Yes, thank you.
The progressive licensing concept is an attractive concept, because I think we know from our experience and the drugs we've talked about—Vioxx, Cisapride, and there's a long list of drugs that we've had over the last 20 years—that we really only truly learn about drug safety through use. Conceptually, there's lots of attraction around just getting the drug into the market as soon as we feel it's reasonably safe, and then monitoring its use in 10,000, 20,000, or 30,0000 patients in order to know whether it's truly safe or not.
So I think the concept of progressive licensing is probably where we need to go. I think the challenges are around actually making sure the systems are in place at a practice level to ensure that we can effectively collect all of the relevant data to make sure we can make a good assessment of safety. And then further, on top of that, there is this need to really better develop systems that support the safe and effective use of drugs.
We've just published a book written by a Canadian who won the Harkness Scholarship this year.
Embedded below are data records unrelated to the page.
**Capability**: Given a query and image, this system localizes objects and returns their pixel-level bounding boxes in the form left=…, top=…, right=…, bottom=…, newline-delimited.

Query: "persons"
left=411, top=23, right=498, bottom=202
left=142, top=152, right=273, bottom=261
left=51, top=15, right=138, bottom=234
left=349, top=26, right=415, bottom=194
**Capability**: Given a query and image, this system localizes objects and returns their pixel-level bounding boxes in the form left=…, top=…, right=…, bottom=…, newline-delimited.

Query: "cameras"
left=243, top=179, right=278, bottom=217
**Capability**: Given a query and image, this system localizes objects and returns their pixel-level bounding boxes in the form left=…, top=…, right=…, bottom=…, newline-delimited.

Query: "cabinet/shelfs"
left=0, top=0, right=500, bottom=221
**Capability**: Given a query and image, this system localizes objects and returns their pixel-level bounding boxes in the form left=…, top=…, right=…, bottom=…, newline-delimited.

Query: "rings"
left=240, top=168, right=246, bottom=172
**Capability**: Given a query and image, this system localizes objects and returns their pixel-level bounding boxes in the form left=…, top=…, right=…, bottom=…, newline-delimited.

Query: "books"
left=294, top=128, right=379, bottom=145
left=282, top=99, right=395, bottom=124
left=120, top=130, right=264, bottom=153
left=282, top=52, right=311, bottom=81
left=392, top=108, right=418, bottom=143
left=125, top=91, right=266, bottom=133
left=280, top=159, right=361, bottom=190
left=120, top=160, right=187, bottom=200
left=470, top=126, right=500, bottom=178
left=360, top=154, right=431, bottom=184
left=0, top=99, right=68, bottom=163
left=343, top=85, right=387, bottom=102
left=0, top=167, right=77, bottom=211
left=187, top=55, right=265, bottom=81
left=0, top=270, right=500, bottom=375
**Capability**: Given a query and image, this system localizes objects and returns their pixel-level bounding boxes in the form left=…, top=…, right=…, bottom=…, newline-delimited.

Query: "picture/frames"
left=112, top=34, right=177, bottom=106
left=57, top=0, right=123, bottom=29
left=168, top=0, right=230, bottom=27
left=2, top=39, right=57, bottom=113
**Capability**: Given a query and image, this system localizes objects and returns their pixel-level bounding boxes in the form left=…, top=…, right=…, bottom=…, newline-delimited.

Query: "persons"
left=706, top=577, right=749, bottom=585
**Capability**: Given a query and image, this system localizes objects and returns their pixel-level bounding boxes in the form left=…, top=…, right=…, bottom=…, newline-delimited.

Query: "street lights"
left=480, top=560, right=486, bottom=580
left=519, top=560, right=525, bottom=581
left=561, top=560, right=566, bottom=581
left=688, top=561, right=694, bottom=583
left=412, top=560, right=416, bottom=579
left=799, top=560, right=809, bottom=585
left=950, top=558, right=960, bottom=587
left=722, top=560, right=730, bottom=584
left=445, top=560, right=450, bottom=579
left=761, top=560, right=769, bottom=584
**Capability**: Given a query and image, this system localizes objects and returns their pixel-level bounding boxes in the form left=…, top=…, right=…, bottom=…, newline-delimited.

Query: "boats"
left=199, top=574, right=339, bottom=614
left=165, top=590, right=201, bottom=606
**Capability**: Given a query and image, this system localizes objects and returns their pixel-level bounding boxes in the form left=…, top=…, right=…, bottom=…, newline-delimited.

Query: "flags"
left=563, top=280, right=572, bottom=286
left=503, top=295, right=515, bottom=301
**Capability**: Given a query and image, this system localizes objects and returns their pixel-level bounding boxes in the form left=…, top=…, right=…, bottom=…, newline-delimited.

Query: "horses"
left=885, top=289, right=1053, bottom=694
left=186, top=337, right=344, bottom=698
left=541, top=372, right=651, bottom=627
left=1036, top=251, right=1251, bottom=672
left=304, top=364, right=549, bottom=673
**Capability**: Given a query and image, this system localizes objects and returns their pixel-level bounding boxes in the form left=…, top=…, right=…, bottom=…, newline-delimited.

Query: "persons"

It is called Safe and Effective. The Eight Essential Elements of an Optimal Medication-Use System. It deals with issues around the evaluation of drugs prior to marketing, but more importantly, it deals with what needs to actually be done in practice to make drug use safe. We can make a copy of this available to committee members.
I think that conceptually, progressive licensing is probably the way we need to go. But a lot of work has to be done in terms of building the systems that would actually support that in the practice environment.